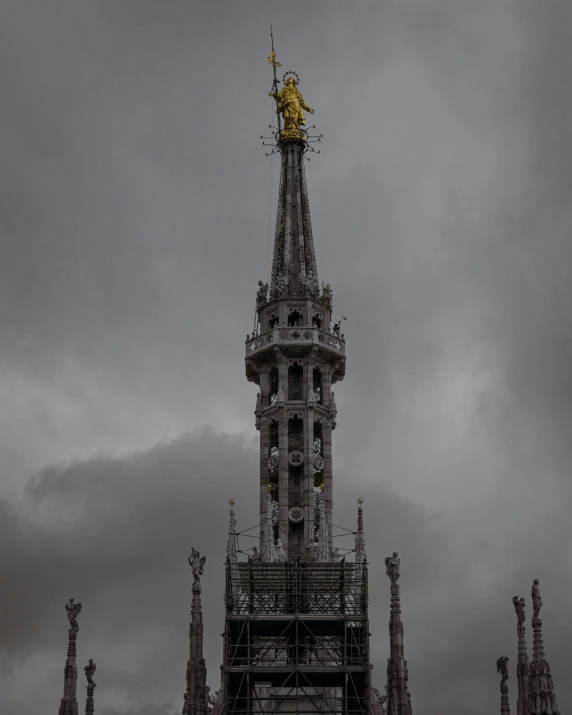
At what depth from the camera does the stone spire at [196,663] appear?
108m

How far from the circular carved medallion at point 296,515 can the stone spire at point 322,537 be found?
4.56 feet

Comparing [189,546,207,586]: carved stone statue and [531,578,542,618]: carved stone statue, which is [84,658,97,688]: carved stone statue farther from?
[531,578,542,618]: carved stone statue

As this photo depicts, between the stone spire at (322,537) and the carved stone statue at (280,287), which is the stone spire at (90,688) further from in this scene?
the carved stone statue at (280,287)

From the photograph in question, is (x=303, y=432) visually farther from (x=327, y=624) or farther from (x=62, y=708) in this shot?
(x=62, y=708)

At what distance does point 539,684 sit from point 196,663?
21.3 meters

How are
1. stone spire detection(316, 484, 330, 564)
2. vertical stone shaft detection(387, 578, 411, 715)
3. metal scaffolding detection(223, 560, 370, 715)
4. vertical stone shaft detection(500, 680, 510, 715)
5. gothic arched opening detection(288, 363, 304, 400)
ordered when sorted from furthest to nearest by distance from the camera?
gothic arched opening detection(288, 363, 304, 400) → stone spire detection(316, 484, 330, 564) → vertical stone shaft detection(500, 680, 510, 715) → vertical stone shaft detection(387, 578, 411, 715) → metal scaffolding detection(223, 560, 370, 715)

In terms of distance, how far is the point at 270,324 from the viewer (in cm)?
13950

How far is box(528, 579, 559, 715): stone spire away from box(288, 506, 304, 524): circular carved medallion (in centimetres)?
2939

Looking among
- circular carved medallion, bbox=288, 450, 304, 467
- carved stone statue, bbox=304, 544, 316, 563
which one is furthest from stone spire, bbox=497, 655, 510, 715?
circular carved medallion, bbox=288, 450, 304, 467

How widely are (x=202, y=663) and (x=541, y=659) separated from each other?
69.3ft

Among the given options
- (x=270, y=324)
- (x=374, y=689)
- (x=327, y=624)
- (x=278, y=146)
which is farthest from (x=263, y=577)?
(x=278, y=146)

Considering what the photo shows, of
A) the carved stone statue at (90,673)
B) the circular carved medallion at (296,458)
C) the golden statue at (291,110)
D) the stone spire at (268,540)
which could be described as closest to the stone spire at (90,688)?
the carved stone statue at (90,673)

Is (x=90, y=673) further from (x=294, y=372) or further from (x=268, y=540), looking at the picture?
(x=294, y=372)

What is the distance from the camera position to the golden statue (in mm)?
146125
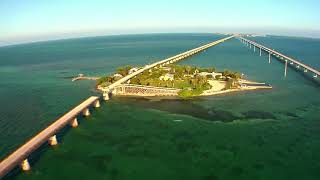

• **WORK REQUIRED**
Please give the data above as a Markdown table with the columns Row and Data Line. Put each non-blank line in its own numbered row, and leave out the pictures.

• **ANSWER TO THIS PROBLEM**
| Row | Data Line |
|---|---|
| 1 | At what depth from the camera does the stone spire at [196,663] appear? |
| 2 | 108m |
| 3 | How far from the circular carved medallion at point 296,515 can the stone spire at point 322,537 be found? |
| 4 | 4.56 feet |
| 5 | Comparing [189,546,207,586]: carved stone statue and [531,578,542,618]: carved stone statue, which is [84,658,97,688]: carved stone statue farther from? |
| 6 | [531,578,542,618]: carved stone statue |
| 7 | As this photo depicts, between the stone spire at (322,537) and the carved stone statue at (280,287), which is the stone spire at (90,688) further from in this scene? |
| 8 | the carved stone statue at (280,287) |
| 9 | From the photograph in question, is (x=303, y=432) visually farther from (x=327, y=624) or farther from (x=62, y=708) in this shot? |
| 10 | (x=62, y=708) |
| 11 | At what distance does point 539,684 sit from point 196,663? |
| 12 | 21.3 meters |
| 13 | How are |
| 14 | 1. stone spire detection(316, 484, 330, 564) |
| 15 | 2. vertical stone shaft detection(387, 578, 411, 715) |
| 16 | 3. metal scaffolding detection(223, 560, 370, 715) |
| 17 | 4. vertical stone shaft detection(500, 680, 510, 715) |
| 18 | 5. gothic arched opening detection(288, 363, 304, 400) |
| 19 | ordered when sorted from furthest to nearest by distance from the camera? |
| 20 | gothic arched opening detection(288, 363, 304, 400) → stone spire detection(316, 484, 330, 564) → vertical stone shaft detection(500, 680, 510, 715) → vertical stone shaft detection(387, 578, 411, 715) → metal scaffolding detection(223, 560, 370, 715) |
| 21 | In terms of distance, how far is the point at 270,324 from the viewer (in cm)? |
| 22 | 13950 |
| 23 | How far is box(528, 579, 559, 715): stone spire away from box(288, 506, 304, 524): circular carved medallion (in centimetres)? |
| 24 | 2939 |
| 25 | Looking among |
| 26 | - circular carved medallion, bbox=288, 450, 304, 467 |
| 27 | - carved stone statue, bbox=304, 544, 316, 563 |
| 28 | which one is furthest from stone spire, bbox=497, 655, 510, 715? |
| 29 | circular carved medallion, bbox=288, 450, 304, 467 |
| 30 | How widely are (x=202, y=663) and (x=541, y=659) separated from each other? |
| 31 | 69.3ft |
| 32 | Among the given options |
| 33 | - (x=270, y=324) |
| 34 | - (x=374, y=689) |
| 35 | - (x=327, y=624) |
| 36 | - (x=278, y=146) |
| 37 | which is farthest from (x=263, y=577)? |
| 38 | (x=278, y=146) |
| 39 | Considering what the photo shows, of |
| 40 | A) the carved stone statue at (90,673) |
| 41 | B) the circular carved medallion at (296,458) |
| 42 | C) the golden statue at (291,110) |
| 43 | D) the stone spire at (268,540) |
| 44 | which could be described as closest to the stone spire at (90,688)? |
| 45 | the carved stone statue at (90,673) |
| 46 | Is (x=90, y=673) further from (x=294, y=372) or further from (x=268, y=540), looking at the picture? |
| 47 | (x=294, y=372) |
| 48 | What is the distance from the camera position to the golden statue (in mm)? |
| 49 | 146125 |